TASK DETAILS. Write out the listing below from the line containing "What spatial distance" to its last line, unaltered, ends included.
···
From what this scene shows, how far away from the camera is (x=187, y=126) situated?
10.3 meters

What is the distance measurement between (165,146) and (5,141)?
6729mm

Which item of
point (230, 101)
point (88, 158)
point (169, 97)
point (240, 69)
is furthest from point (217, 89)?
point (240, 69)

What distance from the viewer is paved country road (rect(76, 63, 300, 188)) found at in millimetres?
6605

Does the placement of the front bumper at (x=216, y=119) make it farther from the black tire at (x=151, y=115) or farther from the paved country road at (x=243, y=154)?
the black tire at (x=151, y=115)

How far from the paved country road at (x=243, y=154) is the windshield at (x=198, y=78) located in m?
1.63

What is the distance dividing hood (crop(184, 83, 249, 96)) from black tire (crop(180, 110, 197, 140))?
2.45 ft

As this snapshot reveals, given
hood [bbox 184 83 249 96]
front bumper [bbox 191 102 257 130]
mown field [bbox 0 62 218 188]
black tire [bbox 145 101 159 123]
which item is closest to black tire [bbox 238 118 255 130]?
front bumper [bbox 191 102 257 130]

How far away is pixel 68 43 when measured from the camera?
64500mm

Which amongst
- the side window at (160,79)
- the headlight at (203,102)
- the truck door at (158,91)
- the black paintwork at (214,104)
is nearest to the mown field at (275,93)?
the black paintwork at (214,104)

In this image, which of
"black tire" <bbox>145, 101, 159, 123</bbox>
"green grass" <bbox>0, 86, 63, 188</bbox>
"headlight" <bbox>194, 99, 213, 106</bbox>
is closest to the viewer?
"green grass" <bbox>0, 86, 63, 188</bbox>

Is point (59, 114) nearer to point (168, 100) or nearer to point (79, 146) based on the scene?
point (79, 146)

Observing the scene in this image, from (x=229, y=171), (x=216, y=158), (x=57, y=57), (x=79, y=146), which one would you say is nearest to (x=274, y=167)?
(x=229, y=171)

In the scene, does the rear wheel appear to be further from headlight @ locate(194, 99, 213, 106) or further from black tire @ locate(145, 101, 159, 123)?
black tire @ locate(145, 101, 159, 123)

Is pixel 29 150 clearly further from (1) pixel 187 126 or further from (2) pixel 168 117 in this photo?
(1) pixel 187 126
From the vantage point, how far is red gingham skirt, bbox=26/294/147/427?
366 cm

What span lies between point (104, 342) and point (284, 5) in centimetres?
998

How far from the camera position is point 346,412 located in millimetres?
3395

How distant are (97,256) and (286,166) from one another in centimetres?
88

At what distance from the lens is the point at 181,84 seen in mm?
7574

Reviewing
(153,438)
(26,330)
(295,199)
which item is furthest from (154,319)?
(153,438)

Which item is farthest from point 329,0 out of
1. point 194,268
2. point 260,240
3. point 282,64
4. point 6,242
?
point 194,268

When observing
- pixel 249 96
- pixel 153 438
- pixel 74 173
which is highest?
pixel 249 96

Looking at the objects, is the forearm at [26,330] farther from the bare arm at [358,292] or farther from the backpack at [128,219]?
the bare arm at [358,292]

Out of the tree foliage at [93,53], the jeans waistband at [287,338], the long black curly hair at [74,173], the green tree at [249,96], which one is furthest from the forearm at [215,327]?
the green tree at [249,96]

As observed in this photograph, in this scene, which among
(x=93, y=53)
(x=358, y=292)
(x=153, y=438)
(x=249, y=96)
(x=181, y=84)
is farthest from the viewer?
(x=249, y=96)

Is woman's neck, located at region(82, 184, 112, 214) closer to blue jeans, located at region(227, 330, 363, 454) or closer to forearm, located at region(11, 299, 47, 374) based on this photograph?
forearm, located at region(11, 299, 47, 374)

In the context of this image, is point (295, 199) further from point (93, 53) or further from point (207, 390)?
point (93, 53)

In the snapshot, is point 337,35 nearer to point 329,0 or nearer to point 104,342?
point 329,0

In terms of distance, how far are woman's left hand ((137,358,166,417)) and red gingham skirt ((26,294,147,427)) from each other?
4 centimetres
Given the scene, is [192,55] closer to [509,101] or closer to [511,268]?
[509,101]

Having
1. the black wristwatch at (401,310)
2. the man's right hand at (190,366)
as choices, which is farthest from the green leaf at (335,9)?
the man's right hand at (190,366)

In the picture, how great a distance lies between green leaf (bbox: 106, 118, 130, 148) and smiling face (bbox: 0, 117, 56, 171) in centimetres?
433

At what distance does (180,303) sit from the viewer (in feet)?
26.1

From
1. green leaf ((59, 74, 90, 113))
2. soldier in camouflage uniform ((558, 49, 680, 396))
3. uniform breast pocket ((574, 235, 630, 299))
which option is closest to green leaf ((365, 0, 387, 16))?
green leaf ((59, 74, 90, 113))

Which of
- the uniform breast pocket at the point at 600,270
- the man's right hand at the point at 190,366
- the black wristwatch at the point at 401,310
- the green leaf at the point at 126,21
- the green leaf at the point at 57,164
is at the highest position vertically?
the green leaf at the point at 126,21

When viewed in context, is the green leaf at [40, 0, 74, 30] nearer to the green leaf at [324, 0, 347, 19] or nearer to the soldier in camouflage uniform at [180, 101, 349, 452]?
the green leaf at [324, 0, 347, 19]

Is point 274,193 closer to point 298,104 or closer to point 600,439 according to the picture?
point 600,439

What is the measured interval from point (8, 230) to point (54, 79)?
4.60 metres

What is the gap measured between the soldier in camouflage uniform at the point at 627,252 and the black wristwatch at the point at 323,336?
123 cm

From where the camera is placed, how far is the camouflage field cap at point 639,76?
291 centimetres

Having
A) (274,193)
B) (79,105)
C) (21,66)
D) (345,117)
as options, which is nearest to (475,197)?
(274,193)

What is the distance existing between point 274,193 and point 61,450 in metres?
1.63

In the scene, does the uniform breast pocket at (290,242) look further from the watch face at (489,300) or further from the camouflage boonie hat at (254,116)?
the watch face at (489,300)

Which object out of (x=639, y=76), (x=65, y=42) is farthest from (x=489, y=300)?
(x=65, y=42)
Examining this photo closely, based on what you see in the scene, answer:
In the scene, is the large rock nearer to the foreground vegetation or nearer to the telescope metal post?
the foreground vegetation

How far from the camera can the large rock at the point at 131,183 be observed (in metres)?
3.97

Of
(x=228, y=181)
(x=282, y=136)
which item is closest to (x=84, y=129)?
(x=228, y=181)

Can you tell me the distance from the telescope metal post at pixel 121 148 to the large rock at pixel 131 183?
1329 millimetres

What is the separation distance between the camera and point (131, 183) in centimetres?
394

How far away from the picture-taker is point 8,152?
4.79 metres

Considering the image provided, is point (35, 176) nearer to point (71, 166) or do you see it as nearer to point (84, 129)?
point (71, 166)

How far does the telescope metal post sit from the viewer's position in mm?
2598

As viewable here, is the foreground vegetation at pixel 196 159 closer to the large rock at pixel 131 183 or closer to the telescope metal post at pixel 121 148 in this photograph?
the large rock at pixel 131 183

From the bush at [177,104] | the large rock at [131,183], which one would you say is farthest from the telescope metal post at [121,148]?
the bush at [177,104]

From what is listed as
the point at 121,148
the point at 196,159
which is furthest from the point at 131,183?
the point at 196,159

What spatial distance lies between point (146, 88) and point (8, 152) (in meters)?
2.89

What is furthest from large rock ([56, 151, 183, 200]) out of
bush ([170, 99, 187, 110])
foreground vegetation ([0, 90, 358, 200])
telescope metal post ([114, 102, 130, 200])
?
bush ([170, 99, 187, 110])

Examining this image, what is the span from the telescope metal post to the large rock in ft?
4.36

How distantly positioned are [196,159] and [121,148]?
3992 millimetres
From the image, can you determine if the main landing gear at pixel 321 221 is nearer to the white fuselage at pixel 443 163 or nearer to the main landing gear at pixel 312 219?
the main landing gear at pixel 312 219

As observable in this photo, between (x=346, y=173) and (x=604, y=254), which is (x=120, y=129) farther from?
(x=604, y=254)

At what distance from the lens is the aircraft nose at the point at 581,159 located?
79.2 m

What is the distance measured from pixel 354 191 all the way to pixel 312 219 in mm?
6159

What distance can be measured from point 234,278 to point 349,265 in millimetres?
···
PROBLEM SOLUTION.
What spatial distance lies between point (146, 88) and point (8, 152) (in meters)?
2.89

What is furthest from large rock ([56, 151, 183, 200]) out of
bush ([170, 99, 187, 110])
foreground vegetation ([0, 90, 358, 200])
telescope metal post ([114, 102, 130, 200])
?
bush ([170, 99, 187, 110])

Examining this image, what is the span from the telescope metal post to the large rock in ft?
4.36

How distantly positioned are [196,159] and [121,148]?
3992 millimetres
From the image, can you determine if the main landing gear at pixel 321 221 is nearer to the white fuselage at pixel 443 163 or nearer to the main landing gear at pixel 312 219?
the main landing gear at pixel 312 219

As observable in this photo, between (x=346, y=173) and (x=604, y=254), which is (x=120, y=129) farther from?
(x=604, y=254)

At what distance from the lens is the aircraft nose at the point at 581,159 located?
79.2 m

What is the distance measured from pixel 354 191 all the way to pixel 312 219 in mm?
6159

What distance can be measured from point 234,278 to point 349,265 in millimetres?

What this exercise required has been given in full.